- _PASSAGE PROVIDED_
Tag Archive | 500 meters

First Triathlon of 2009-Complete!

This 4th of July was an amazing day.  Independence Day.  A day to celebrate Freedom.  Freedom that did not come easy to our country.  It did not come without cost.  It took many willing to sacrifice for what they say they believed to be true and right.  It took determination to stand strong.  It took courage.  Many died for the freedoms we have today in America.

As I think about this day and the fact that I participated in another triathlon relay on this day of all days, it is quite clear to me that my weight loss is less and less about pounds shed and more and more about the freedom I have gained this past year.   The almost 65 lbs I have lost has not come easy.  There have been many battles fought.  Some won and some lost.  But the war is far from over.  It certainly has not come without cost.  Many sacrifices have had to be made as I choose a new way of living and eating and thinking.  It has taken determination and courage to face the parts of my story that I have not wanted to face.  I am certain I will have to continue to look at aspects of my life, past, present and future, that play a factor in my weight and health.  In many ways a part of me has died and a new me has been resurrected.  A me that enjoys athletic activities and healthy choices (most of the time anyway).

So this past weekend, I was once again part of a triathlon relay team.  My team this year consisted of me on the swim portion, Aaron on the bike (15 miles) and then Marissa would run (3 miles).  In addition to my team, Coach would be participating in his first ever triathlon and as you know, has been alying down smack talk about how he will beat my team.  We also had friends Todd and Holly (Marissa;s parents) participating as a relay team along with their friend Clint.  Finally our friend Ann was also competing in the triathlon for the first time by herself(she was on my team last fall) SO many friends participating in fun athletic activities.  Can it get any better than that?!

The best Team EVER!!!

The best Team EVER!!!

JG made great signs for us!

JG made great signs for us!

- _DATA LINES_
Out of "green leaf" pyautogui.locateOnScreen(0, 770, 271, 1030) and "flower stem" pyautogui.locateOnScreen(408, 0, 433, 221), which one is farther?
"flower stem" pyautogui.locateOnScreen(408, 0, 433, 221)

- _TASKS TO CARRY OUT_
**a)** In one to three sentences, explain how the triathlon post compares the writer's weight loss to the freedom celebrated on Independence Day.
**b)** Rewrite the paragraph of the triathlon post that begins "So this past weekend" as a short list, keeping its main facts.
**c)** List every person named in the triathlon post.
The lines placed after the triathlon post were drawn from a separate source.

- _SOLUTIONS FOR EACH TASK_
**a)** The nation's freedom did not come easy or without cost. In the same way, the almost 65 pounds the writer lost came through battles both won and lost, through many sacrifices, and through determination and courage. For that reason, the writer now sees the weight loss as being less about pounds shed and more about the freedom gained over the past year.

**b)**
- The writer was again part of a triathlon relay team.
- The writer's team: the writer on the swim, Aaron on the bike (15 miles), and Marissa on the run (3 miles).
- Coach was doing his first triathlon and had been talking smack about beating the writer's team.
- Todd and Holly (Marissa's parents) and their friend Clint competed as another relay team.
- Ann, who was on the writer's team last fall, competed in her first triathlon on her own.

**c)**
- Aaron
- Marissa
- Coach
- Todd
- Holly
- Clint
- Ann
- JG